Recipe: Model + feature drift alert design
A production-tested pattern for detecting distributional drift in ML pipelines and surfacing actionable alerts before silent degradation reaches customers.
Why drift matters
Models degrade in production not because code changes, but because the world changes. Feature distributions shift, label relationships erode, and accuracy decays silently. Without drift monitoring, you discover the problem from customer complaints.
Architecture
The recipe uses a three-tier alert pipeline: statistical detection, severity scoring, and notification routing.

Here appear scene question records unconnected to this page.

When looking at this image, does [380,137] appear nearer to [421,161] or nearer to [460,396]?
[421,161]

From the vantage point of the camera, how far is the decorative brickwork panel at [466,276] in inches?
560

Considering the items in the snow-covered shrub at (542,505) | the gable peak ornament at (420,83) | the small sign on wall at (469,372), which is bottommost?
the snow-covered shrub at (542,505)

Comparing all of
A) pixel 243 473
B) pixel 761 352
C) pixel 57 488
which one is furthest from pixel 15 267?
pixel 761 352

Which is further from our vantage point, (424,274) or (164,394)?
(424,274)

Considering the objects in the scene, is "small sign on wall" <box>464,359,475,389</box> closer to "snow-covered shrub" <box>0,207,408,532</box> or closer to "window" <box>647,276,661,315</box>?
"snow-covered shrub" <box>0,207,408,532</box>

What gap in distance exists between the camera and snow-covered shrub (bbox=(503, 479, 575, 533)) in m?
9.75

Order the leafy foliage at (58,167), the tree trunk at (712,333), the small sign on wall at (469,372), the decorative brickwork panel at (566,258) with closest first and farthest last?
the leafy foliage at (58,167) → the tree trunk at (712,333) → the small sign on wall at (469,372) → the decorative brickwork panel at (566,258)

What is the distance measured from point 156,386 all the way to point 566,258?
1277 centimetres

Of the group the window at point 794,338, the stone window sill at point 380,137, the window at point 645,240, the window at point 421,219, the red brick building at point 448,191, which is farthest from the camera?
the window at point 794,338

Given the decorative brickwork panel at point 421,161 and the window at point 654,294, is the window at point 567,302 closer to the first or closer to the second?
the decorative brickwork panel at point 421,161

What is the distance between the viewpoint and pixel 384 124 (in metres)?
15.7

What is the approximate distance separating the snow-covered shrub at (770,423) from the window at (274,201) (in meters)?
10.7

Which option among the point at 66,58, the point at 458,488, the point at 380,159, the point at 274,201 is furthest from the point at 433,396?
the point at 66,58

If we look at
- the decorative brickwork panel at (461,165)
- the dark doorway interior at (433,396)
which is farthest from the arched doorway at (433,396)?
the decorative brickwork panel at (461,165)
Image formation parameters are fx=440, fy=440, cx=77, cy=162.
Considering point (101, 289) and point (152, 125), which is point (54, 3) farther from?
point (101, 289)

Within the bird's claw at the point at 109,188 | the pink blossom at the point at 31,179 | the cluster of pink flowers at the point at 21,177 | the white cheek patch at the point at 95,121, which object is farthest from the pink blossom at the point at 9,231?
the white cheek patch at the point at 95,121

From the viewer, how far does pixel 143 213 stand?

Each tier is decoupled so you can swap the detector (KS test, PSI, Jensen-Shannon) or the alert sink (Slack, PagerDuty, webhook) independently.
Tier 1 — Detection
Compare reference and production windows using Population Stability Index (PSI) for features and a rolling accuracy monitor for model output. Thresholds: PSI > 0.25 triggers a warning; accuracy drop > 5% triggers critical.
Tier 2 — Severity
Combine feature drift magnitude, model impact, and traffic volume into a single severity score (0–100). Scores above 70 page on-call; scores 40–70 create a Slack thread; below 40 log for weekly review.
Tier 3 — Routing
Alerts carry structured payloads: affected features, drift magnitude, reference window range, and a link to the monitoring dashboard. Deduplication keys prevent alert storms during transient spikes.
Implementation notes
Run detection as a scheduled job (every 15 minutes for high-traffic models, hourly for batch). Store reference distributions in your feature store. Use exponential backoff for alert retries. Always include a runbook link in the alert payload so the responder knows exactly what to check first.